Et personne ne veut faire tanguer le bateau au point de perdre le contrôle de la situation et un puissant élan de popularité sur cette vague de forces politiques complètement différentes. Après tout, le niveau de soutien à l’Alternative pour l’Allemagne peut s’avérer tel qu’on ne peut pas compter sur elle. L’AdG devra être intégrée dans la coalition en fonction des résultats des élections anticipées, si elles ont lieu.
« SP » : Les principaux partis veulent donc maintenir le statu quo ? Qu’espèrent-ils face aux changements si turbulents du monde et de l’Europe ?
- Curieusement, ils s’attendent à ce que la prochaine étape de la crise économique soit passée. Qu’il n’y a pas besoin de planifier quoi que ce soit, et que les difficultés passeront d’elles-mêmes d’une manière ou d’une autre.
« SP » : Dans quelle mesure y a-t-il une interférence des forces extérieures ?
- Il convient de noter que ces forces, principalement les États-Unis, ont contribué à la formation de la coalition actuelle. Annalena Berbock doit être distinguée – en général, tous les « Verts » européens, surtout les Allemands, sont des créateurs de Washington.
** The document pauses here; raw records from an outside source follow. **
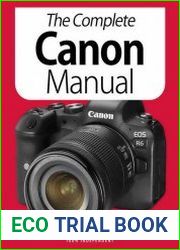 The Complete Canon Manual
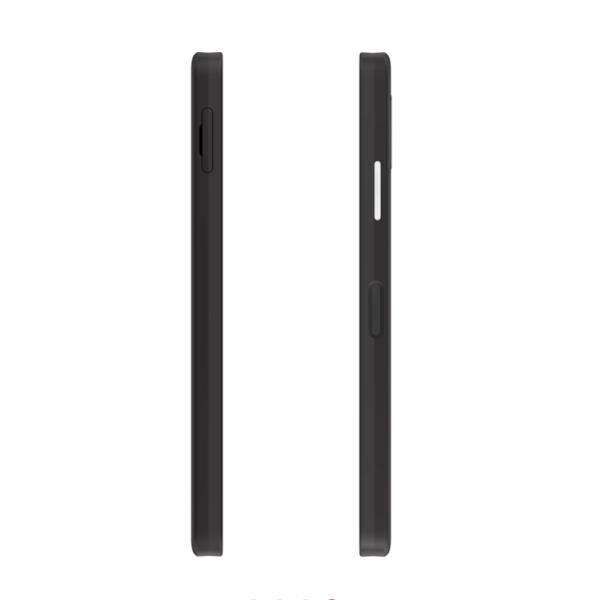 SHARP AQUOS wish3 SH-53D 本体 SIMフリー ドコモ版 SIMロック解除済み ブラック 4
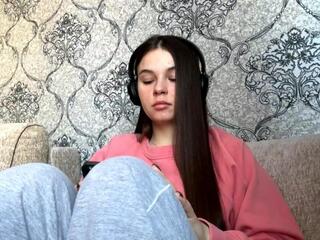 Bree Peckinpaugh webcam model stream image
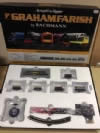 Graham Farish: N Gauge: Engineers Train Set; Complete With Track And Controller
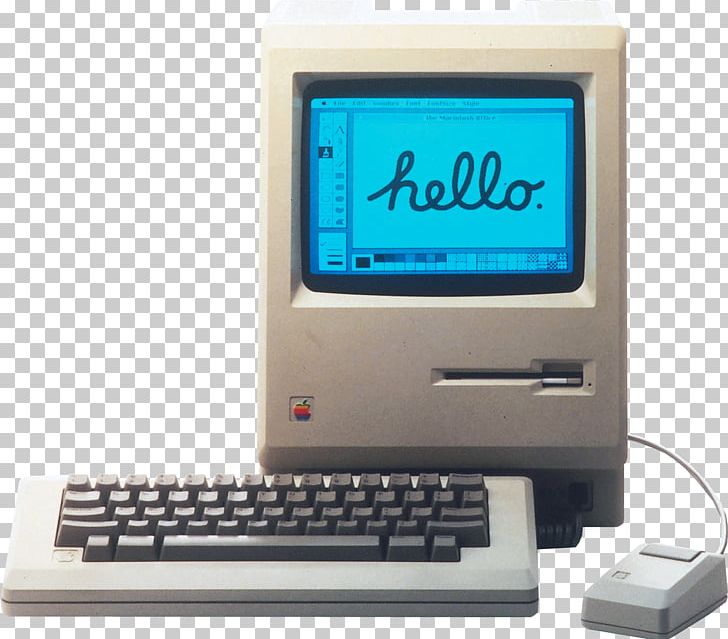 Macintosh 128K MacBook Pro Apple II PNG, Clipart, Apple, Apple Ii, Computer, Computer Terminal, Display Device Free PNG Download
En leur temps, les leaders des mouvements écologistes ont été formés à l’étranger en accordant des subventions à des militants sociaux loyaux, puis à des politiciens loyaux qui défendraient des positions favorables aux Etats-Unis.
Nous avons vu le résultat depuis l’époque de Joschka Fischer, qui, en tant que chef du ministère allemand des affaires étrangères, a soutenu avec véhémence le bombardement de la Yougoslavie, même avec des ogives à l’uranium appauvri. Quant à Mme Berbock, elle a passé un an en Floride dans le cadre d’un échange scolaire à l’âge de 16 ans et a ensuite étudié à la London School of Economics, où elle a obtenu une maîtrise. En fait, elle a été greffée, comme une branche, dans la politique allemande.
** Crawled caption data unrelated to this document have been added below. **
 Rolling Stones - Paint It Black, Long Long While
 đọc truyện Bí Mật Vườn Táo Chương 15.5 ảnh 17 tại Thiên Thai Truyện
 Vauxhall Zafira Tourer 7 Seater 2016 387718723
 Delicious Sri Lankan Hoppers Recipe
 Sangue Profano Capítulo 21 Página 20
« SP » : Si les forces politiques dirigeantes ont peur des changements radicaux, pourquoi la question de la démission de Scholz est-elle encore abordée par la presse ?
- Jugez-en vous-même, si la question d’une éventuelle démission de Scholz est soulevée de temps en temps dans le pays en raison de sa faible popularité, alors la société se fait une opinion : quelle est la nécessité d’un tel chancelier, qui est constamment en équilibre au bord de la démission ?
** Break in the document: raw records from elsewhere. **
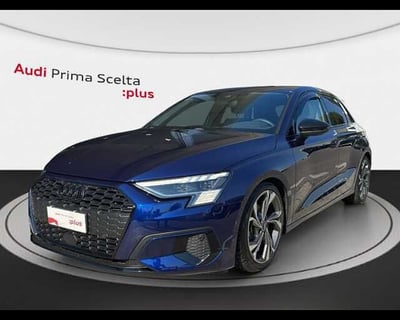 Audi A3 Sportback 30 TFSI Business Advanced del 2023 usata a Roma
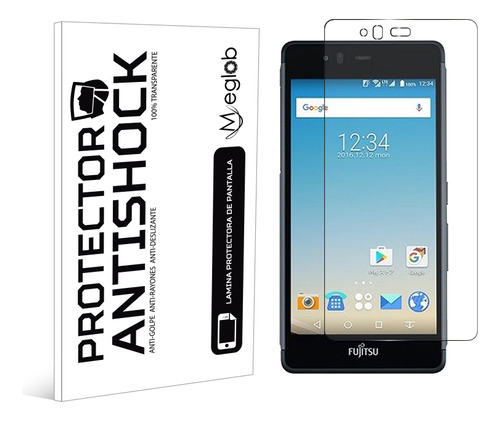 Protector Pantalla Antishock Para Fujitsu Arrows M357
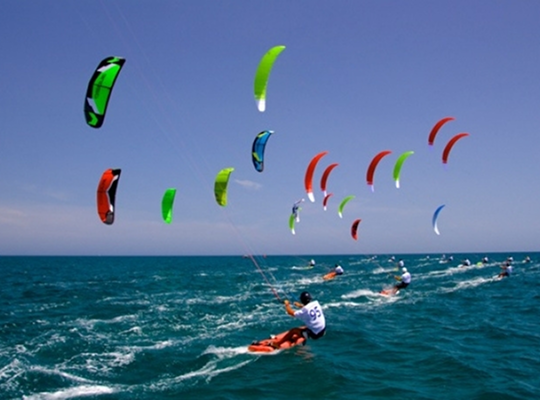 Kitesurf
Dans le même temps, de nouveaux partis se renforcent – « Alternative pour l’Allemagne », l’organisation de Sarah Wagenknecht créée en vue des prochaines élections. Et la répétition constante de la thèse de l’impopularité du chancelièr crée une atmosphère de perte de légitimité morale, tant pour lui que pour les autres membres de la coalition.
L’idée que les partis au pouvoir et le gouvernement qu’ils forment ne reflètent pas les intérêts de la société, ses aspirations et ses espoirs est diffusée. Et d’ici les prochaines élections en Allemagne, tous les partis de la coalition devront commencer leur campagne en partant d’une position de départ très faible.
Je ne dirais pas qu’il y aura un démantèlement prématuré de la coalition au pouvoir, mais on peut dire que la lutte pour les votes pour le prochain Bundestag a commencé.